Big picture, Marcus.

Marcus

One theme, Kate. The contest has demonstrably moved beyond the model. Microsoft's MAI launch and Scout, GitHub's Copilot App, Anthropic's Glasswing expansion — none of those are about who has the best model on a benchmark. They're about who controls runtime, identity, governance, and distribution.
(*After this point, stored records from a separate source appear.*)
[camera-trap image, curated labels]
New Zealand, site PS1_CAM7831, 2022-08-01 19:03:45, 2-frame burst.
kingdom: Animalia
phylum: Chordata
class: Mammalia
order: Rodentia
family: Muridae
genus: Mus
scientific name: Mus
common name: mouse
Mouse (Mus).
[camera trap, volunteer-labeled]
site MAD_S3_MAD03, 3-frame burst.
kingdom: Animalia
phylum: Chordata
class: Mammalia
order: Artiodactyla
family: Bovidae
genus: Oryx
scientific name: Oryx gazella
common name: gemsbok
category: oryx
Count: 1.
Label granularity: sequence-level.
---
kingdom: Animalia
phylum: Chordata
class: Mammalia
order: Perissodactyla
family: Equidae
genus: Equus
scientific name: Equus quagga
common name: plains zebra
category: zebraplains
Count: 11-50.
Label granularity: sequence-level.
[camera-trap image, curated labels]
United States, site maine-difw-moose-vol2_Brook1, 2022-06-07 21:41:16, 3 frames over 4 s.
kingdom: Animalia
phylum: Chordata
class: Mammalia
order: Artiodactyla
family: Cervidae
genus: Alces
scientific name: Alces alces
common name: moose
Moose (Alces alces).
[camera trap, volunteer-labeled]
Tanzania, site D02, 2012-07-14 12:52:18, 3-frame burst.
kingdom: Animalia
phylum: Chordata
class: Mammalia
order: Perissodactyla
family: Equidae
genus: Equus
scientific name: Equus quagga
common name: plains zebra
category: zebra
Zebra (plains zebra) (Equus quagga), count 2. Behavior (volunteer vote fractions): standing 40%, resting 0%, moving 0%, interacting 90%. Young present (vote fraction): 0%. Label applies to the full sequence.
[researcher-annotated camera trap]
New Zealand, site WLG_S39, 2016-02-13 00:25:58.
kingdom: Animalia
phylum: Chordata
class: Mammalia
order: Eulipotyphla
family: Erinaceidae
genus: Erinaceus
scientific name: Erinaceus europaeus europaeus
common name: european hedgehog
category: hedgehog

Even Burry's bear case fits — if model compute commoditizes, the value migrates to the orchestration and trust layer. The libertarian read — this is genuine multi-pole Western competition emerging. Microsoft decoupling from OpenAI, Anthropic building a security utility moat, GitHub making agents a first-class workspace, all without a single government mandate forcing it. The uncomfortable read — the VS Code vulnerability and the Nx Console breach are reminding us that the trust layer is exactly where the security holes live now. Capability is racing ahead, but the identity and audit-trail story Microsoft is selling with Scout exists precisely because the prior generation of tooling cannot be trusted around credentials. That's the gap. Whoever closes it owns the enterprise.

Kate

That's your AI in 15 for today. See you tomorrow.